*YOUR INSTRUCTIONS*.
Write out, exactly and in full, the records given below, but not their pictures.

*TASK DATA*.
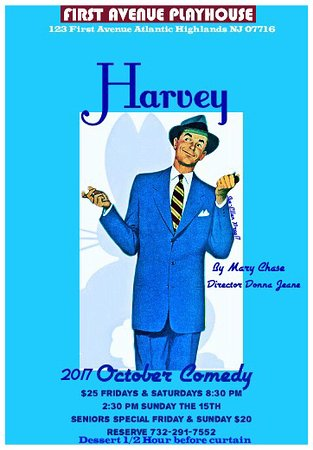 Atlantic Highlands, Nueva Jersey:  Family friendly comedy.  Elwood P. Dowd &  his imaginary friend,Harvey ,  Oct 6-28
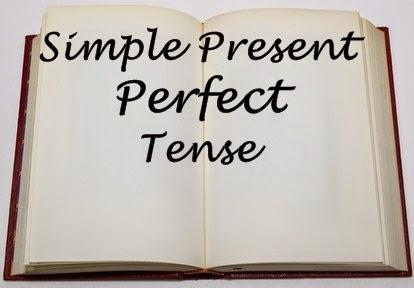 Simple Present Perfect Tense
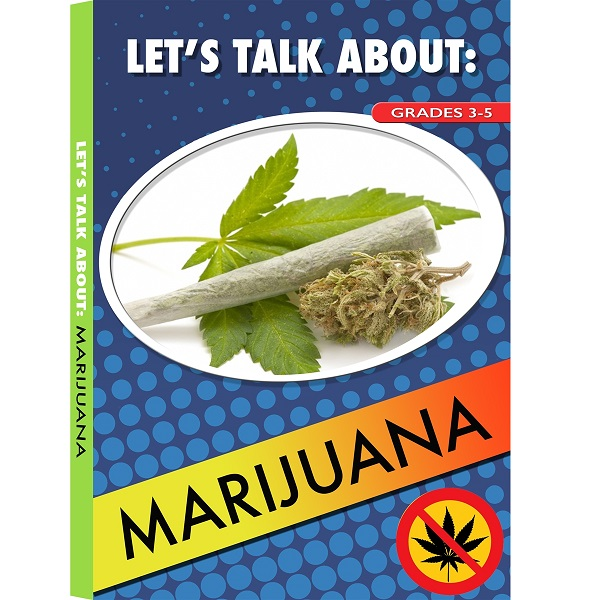 LET'S TALK ABOUT: MARIJUANA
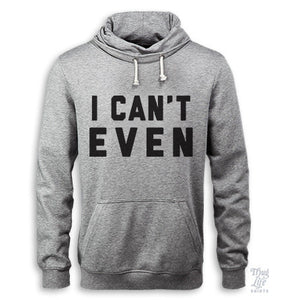 I Can't Even Hoodie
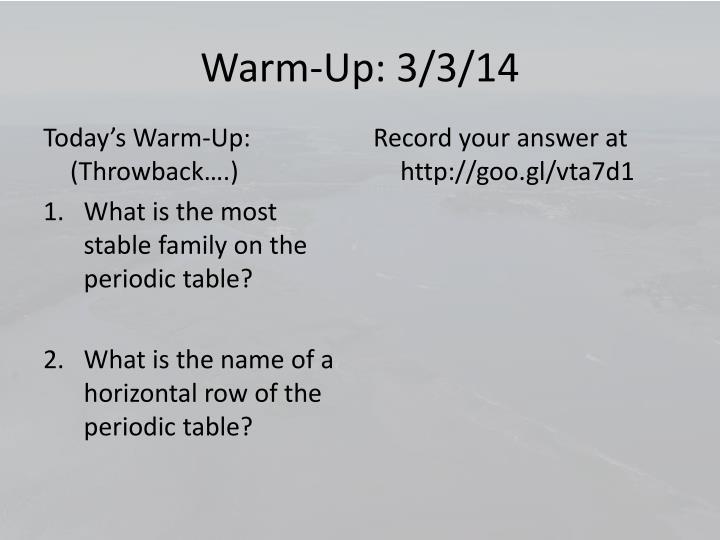 Warm-Up: 3/3/14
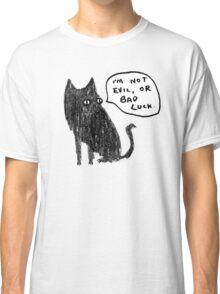 Black Cats Aren't Evil Classic T-Shirt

*OUTPUT OF THE EXERCISE*.
 Atlantic Highlands, Nueva Jersey:  Family friendly comedy.  Elwood P. Dowd &  his imaginary friend,Harvey ,  Oct 6-28
 Simple Present Perfect Tense
 LET'S TALK ABOUT: MARIJUANA
 I Can't Even Hoodie
 Warm-Up: 3/3/14
 Black Cats Aren't Evil Classic T-Shirt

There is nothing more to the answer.